The ones who don’t just hit like – but also support you (financially even),
because they believe in you – not just the trend.
I'm not forcing myself to do anything I'm not comfortable with so no need to worry about it. I'm excited anout the NSFW art that I'm currently making even if some ideas are copying the ones that the others do because I haven't drawn them yet and it seems fun to me to broaden my art horizons trying new poses and ideas and seeing how they turn out in my artstyle. I do really enjoy stretching my artstyle's muscles like this.
I have explained in the end of the journal that I like what I'm doing and I'm doing it for myself, but if I work ONLY for myself, there won't be any growth cause let's face it every modern artist needs to know how to sell themselves and a thing or two about marketing. And if I don't have a marketing teacher or a manager, I don't see other option rather than asking my followers about their opinion, because my current knowledge doesn't seem to cover some crucial points of what people want to see nowadays and I don't seem to comprehend it by myself.

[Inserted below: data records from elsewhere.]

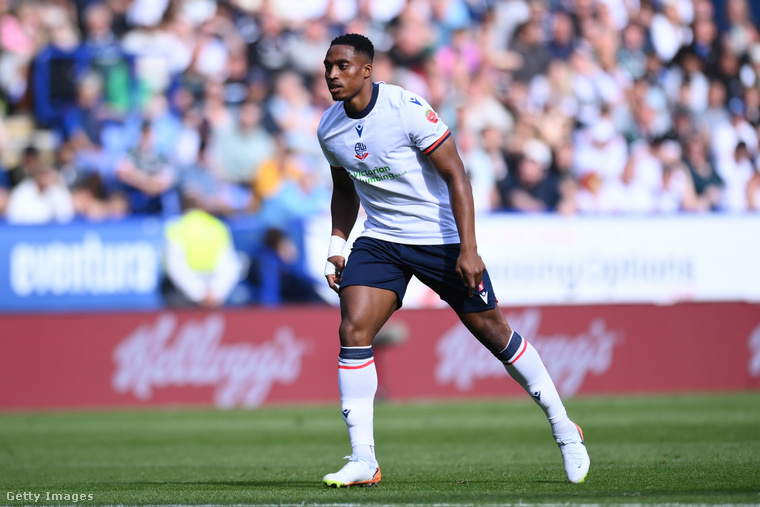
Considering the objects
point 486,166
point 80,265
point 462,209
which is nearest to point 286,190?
point 80,265

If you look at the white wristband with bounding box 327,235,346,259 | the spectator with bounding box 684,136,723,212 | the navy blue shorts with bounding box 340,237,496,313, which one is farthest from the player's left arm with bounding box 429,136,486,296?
the spectator with bounding box 684,136,723,212

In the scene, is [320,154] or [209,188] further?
[320,154]

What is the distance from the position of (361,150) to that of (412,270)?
2.41ft

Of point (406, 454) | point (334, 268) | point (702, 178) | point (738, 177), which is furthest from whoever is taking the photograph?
point (738, 177)

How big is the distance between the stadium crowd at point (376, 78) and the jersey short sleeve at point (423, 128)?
29.6 ft

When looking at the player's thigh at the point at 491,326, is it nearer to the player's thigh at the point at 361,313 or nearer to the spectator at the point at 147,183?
the player's thigh at the point at 361,313

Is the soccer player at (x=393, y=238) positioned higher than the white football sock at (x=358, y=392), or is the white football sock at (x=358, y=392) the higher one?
the soccer player at (x=393, y=238)

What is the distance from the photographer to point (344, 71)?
235 inches

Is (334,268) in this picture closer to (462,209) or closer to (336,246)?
(336,246)

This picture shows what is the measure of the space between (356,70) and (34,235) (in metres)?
9.32

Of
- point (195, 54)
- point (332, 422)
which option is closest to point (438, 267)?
point (332, 422)

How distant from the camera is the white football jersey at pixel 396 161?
19.8 feet

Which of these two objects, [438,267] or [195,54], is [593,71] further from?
[438,267]

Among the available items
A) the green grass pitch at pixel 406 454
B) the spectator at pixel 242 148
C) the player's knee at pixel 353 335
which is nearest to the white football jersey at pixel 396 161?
the player's knee at pixel 353 335
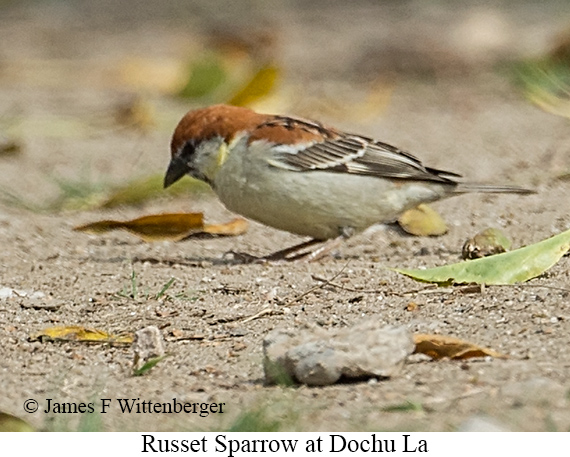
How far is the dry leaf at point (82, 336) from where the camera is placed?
4.12m

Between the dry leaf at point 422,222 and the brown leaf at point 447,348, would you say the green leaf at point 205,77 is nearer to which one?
the dry leaf at point 422,222

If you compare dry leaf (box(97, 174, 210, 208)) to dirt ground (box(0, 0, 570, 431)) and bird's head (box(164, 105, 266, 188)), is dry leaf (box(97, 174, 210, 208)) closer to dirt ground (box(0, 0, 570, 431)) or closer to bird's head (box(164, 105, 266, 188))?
dirt ground (box(0, 0, 570, 431))

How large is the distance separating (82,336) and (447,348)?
4.08 feet

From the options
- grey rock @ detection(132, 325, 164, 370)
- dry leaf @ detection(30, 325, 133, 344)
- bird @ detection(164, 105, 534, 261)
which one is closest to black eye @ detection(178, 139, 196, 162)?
bird @ detection(164, 105, 534, 261)

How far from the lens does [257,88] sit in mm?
8383

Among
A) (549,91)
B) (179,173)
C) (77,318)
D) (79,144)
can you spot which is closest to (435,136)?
(549,91)

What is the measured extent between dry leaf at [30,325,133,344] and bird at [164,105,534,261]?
1549 millimetres

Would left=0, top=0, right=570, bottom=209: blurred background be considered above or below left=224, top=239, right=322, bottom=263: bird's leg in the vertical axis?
above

If I didn't need to earn money, I could experiment all I want, but as I mentioned in other comment replies I'm planning to change my country of living in the future and I wanna do it as fast as possible, so I'd prefer going the way every popular artist has gone through and draw the popular characters I like in the poses I like even if they're a little bit of a mainstream rather than wasting time and effort trying to make something unique up.
I’ve read through your journal and skimmed the other comments as well, but I wanted to form my own impression and respond with my own thoughts.
If your main goal right now is to change the country you're living in, then fair enough – I can respect that. Honestly, I’d be willing to support that financially in the future. That’s one of the reasons I follow artists: because I like their style and I enjoy collaborating or helping them grow.
But at the moment, my top priority is getting my driver’s license – I’ve already started the process, and that means I have to save money pretty strictly right now.
When it comes to marketing, I believe it boils down to two core ideas:
1) You don’t need to shout – just be present and close.
2) People don’t want a refrigerator – they want cold food.
That’s how I see it. And once you understand that, you can ask: how do I offer that?
You wrote: “If I work ONLY for myself, there won’t be any growth – every modern artist needs to know how to sell themselves.”
I would have agreed with that in the past. But today? Not so much.
I often compare artists to craftsmen.
Craftsmen have deep skills and knowledge that they offer others. In your case, it's about how to bring a character to life through pen and paper (or digitally). In my case, it's working with metal.
Both of us offer value through our skills – and expect value in return. Most of the time that's money. Sometimes it’s a box of beer 😄
The idea of “diving a bit into the mainstream, doing popular poses or characters” – that’s about making compromises. But the real question is:
How many compromises are good? And when do they become dangerous?
What if you make those compromises, gain followers – but still get fewer favorites than others?
What if you do the same idea others are doing, and I (as a viewer) say: “Why should I care about your version when I already follow someone who does the same, and I’m emotionally more attached to their work?”
Experimenting often doesn’t bring more followers right away. Sometimes even none.
But that doesn’t mean no one will enjoy it.
Sometimes it takes time before a niche becomes a trend. And sometimes that new idea hits a nerve right now.
Living 100% without compromise may be impossible – but I do believe we should be more uncompromising and willing to take risks.
That said – I respect your priorities. If moving to another country is your top goal right now, then so be it.
In my case, it's the driver’s license first. But once I’ve reached that point and things settle a bit, I’d be happy to support your move financially if I can.